Jaf Shah, executive director of Acid Survivors Trust International, based in east London, said he was “sadly not surprised” the Recorder was able to buy 96 per cent proof acid online.
“I think online retailers really need to look into their responsibilities,” he said. “If a perpetrator uses concentrated acid as a weapon and the intended victim is targeted on the face, then what you will see are life-long injuries for the survivor.”
Criminologist Dr Simon Harding, of Middlesex University, said it was shocking and an “absolute scandal” that these products are so widely available.
The cheap and easy supply of corrosive substances has led to demands for the government to act.
One of those supporting new legislation is acid attack victim Resham Khan.
She and a cousin had a noxious substance thrown in their faces in Beckton as they drove to her 21st birthday party in June, and both suffered life-changing injuries. Resham has backed a petition calling for a ban on buying acid without a licence, which has gathered half a million signatures.

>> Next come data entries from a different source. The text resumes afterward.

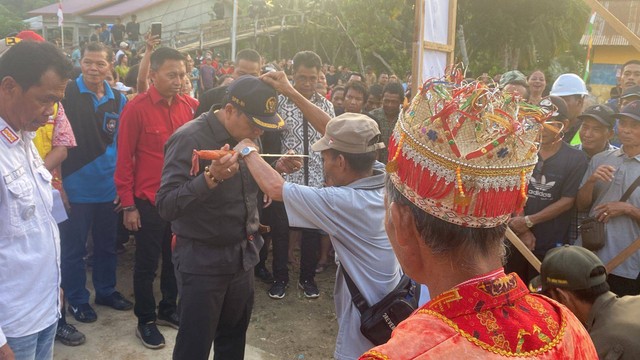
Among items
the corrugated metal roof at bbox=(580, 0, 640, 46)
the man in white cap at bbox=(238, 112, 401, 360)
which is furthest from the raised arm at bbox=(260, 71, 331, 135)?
the corrugated metal roof at bbox=(580, 0, 640, 46)

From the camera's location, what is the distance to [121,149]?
169 inches

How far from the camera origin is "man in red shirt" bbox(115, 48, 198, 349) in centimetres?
421

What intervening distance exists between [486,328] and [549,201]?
3.43 meters

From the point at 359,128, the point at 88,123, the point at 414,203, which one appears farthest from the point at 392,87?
the point at 414,203

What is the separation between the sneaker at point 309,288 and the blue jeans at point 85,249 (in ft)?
5.97

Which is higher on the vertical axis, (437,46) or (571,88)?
(437,46)

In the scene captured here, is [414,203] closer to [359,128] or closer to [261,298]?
[359,128]

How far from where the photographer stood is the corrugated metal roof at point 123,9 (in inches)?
1396

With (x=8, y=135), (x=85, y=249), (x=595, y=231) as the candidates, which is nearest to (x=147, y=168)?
(x=85, y=249)

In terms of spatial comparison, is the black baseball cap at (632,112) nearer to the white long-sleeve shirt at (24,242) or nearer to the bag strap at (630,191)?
the bag strap at (630,191)

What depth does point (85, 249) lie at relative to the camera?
4559 mm

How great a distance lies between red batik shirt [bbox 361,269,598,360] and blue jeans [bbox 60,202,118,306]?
3.94 metres

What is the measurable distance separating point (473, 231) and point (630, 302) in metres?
1.78

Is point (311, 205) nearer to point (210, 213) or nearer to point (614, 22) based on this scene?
point (210, 213)
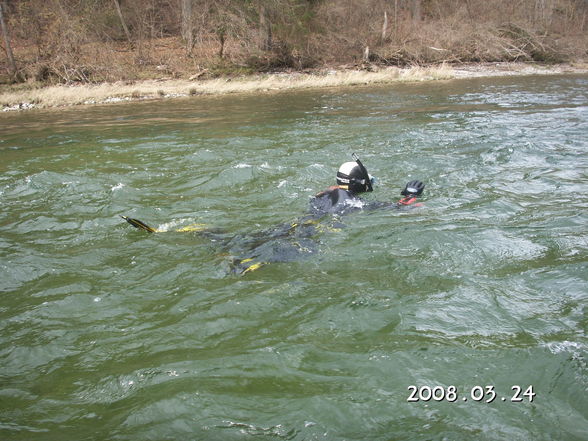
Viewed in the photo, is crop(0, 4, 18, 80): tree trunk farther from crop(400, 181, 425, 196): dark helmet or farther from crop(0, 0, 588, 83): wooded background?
crop(400, 181, 425, 196): dark helmet

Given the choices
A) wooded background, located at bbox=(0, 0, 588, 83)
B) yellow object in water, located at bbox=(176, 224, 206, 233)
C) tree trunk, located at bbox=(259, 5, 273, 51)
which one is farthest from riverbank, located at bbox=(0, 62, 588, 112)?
yellow object in water, located at bbox=(176, 224, 206, 233)

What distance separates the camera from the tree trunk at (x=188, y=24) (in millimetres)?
30438

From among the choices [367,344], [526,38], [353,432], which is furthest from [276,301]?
[526,38]

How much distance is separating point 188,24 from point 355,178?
92.4 feet

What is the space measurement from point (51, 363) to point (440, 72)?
2789 cm

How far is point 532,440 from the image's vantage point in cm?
254

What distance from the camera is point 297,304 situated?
13.8 feet

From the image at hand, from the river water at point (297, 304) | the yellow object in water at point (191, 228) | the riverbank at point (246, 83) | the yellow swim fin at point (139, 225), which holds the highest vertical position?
the riverbank at point (246, 83)

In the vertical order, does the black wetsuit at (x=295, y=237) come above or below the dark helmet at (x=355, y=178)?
below

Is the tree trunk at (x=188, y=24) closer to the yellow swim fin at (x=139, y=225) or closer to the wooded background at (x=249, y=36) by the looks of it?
the wooded background at (x=249, y=36)

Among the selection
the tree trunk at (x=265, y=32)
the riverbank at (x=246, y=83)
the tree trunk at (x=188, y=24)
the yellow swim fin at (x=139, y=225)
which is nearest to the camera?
the yellow swim fin at (x=139, y=225)

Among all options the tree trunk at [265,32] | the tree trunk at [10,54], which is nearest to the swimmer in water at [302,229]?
the tree trunk at [10,54]

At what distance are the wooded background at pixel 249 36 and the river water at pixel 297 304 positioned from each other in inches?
812

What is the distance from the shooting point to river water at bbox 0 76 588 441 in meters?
2.85
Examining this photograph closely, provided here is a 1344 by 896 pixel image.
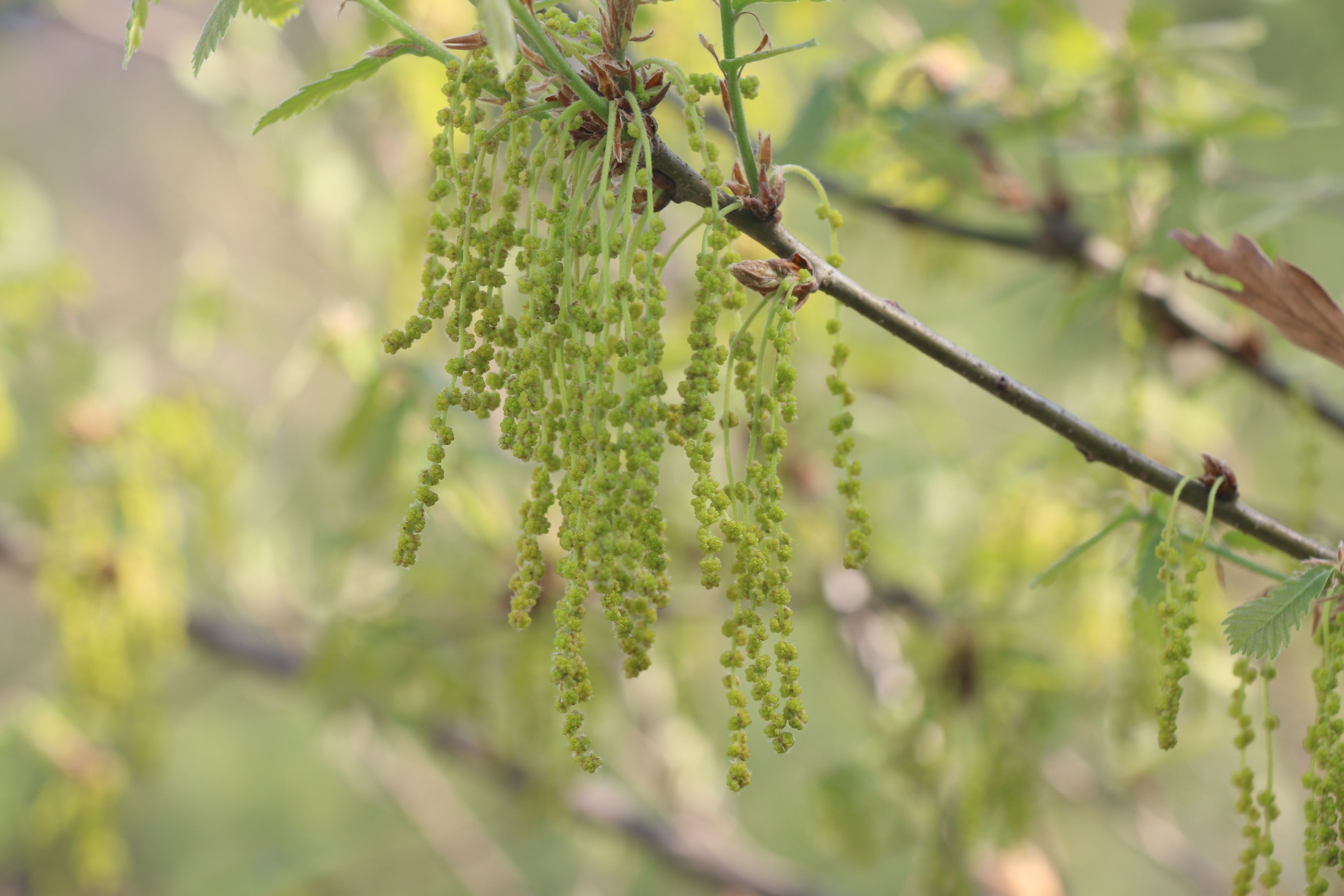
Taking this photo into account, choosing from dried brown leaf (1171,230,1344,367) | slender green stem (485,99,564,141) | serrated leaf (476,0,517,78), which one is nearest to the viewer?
serrated leaf (476,0,517,78)

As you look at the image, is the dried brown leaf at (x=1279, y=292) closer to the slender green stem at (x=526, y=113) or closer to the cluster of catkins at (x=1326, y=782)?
the cluster of catkins at (x=1326, y=782)

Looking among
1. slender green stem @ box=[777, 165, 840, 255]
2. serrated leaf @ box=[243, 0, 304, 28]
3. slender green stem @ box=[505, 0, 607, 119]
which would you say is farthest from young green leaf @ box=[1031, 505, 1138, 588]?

In a letter to MPs on the change.org website, she said: “The person who attacked me didn’t want to just take away my face, he wanted to burn all aspects of my life. For this, I ask that the UK government introduce stricter punishment for those who choose to scorch innocent people.”
The consensus among experts is that strong acids, such as drain unblocker, should only be sold to those with a licence, and other household cleaning products should be available only to over 18s.
This would require a change in the law.
Offences London-wide almost doubled from 2015 to 2016.
Havering had 108 acid attacks from 2010 to March 2017 - the third highest number in the capital.
Det Supt West told the Recorder the Met is treating corrosive crime as seriously as gun and knife crime.
“The injuries are just horrific,” he said. “They will not be easily hidden by victims and it’s practically a life sentence for them. So that keeps all our minds focused in regard to the work that we’re doing.”
The Met chief is involved with senior officers, the Home Office and the British Retail Consortium on a piece of work to try and introduce voluntary agreements on the sale of corrosive substances.
An update on this is due in December and could be a precursor to a change in the law.
Hexeal Chemicals, the company that supplied the drain unblocker, said it would withdraw the product from market once current stocks are sold out.
Amazon declined to comment.
NEXT WEEK: Met chief reveals why acid is now a weapon of choice and how the force is tackling corrosive crime
Council takes a tough stance
Havering Council has vowed to work with police and retailers in the borough to take a tough stance on acid crime.
Cllr Osman Dervish, cabinet member for community safety, said: “These are hideous offences and I’m pleased to see that there are harsher sentences for those who carry out such a callous and terrible crime.
“We will be working with borough retailers and partners around the suspicious sales of corrosive substances.
“Thankfully, we haven’t had any of these incidents in local bars and nightclubs. However, we are working with the Metropolitan Police to host borough-wide seminars that will provide guidance for bars and nightclubs in Havering.”
Acid attacks: The figures
- Havering had the third highest number of acid attacks in London from 2010 to 2017, after Newham and Barking and Dagenham.
- Over this period there were 108 attacks involving corrosive fluids in the borough.
- And the number of attacks in the borough increased three-fold from seven in 2015 to 25 in 2016.
- London-wide, there were 454 acid attacks last year.
- Attacks in Havering include:
- In 2013 Liam Sibbons, 16, turned up on the doorstep of Tara Quigley’s home in Romford and squirted industrial acid at her. She suffered burns to her right arm, shoulder, chest, neck and face. It is thought the attack was a case of mistaken identity.
- This year the Recorder reported on seven acid attacks in three weeks in February, including one that left a man fearing he would lose the sight in his left eye. Attacks are understood to have taken place across the borough, including in McDonald’s, South Street, Romford and on a roadside in Rainham.